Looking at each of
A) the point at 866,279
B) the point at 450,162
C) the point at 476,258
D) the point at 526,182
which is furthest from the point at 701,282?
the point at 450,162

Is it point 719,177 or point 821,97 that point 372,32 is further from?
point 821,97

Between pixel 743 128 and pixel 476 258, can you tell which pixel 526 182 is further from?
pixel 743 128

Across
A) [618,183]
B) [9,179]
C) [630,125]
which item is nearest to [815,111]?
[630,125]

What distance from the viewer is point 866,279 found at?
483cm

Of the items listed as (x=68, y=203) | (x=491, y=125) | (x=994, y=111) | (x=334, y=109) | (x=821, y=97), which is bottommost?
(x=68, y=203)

---

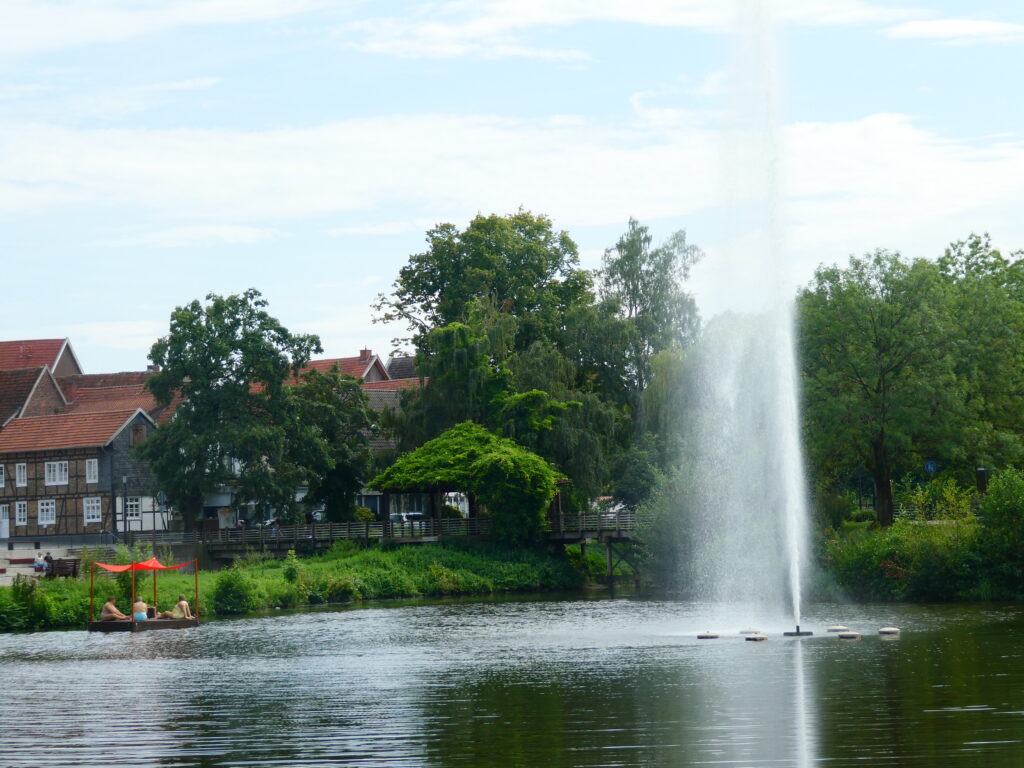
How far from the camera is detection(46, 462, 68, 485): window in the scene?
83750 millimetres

Task details
Rewrite the listing from the line with "How far from" up to and including the line with "83750 millimetres", replacing "camera" with "viewer" and leaving everything else unchanged.

Task response
How far from the viewer is detection(46, 462, 68, 485): window in the scene?
83750 millimetres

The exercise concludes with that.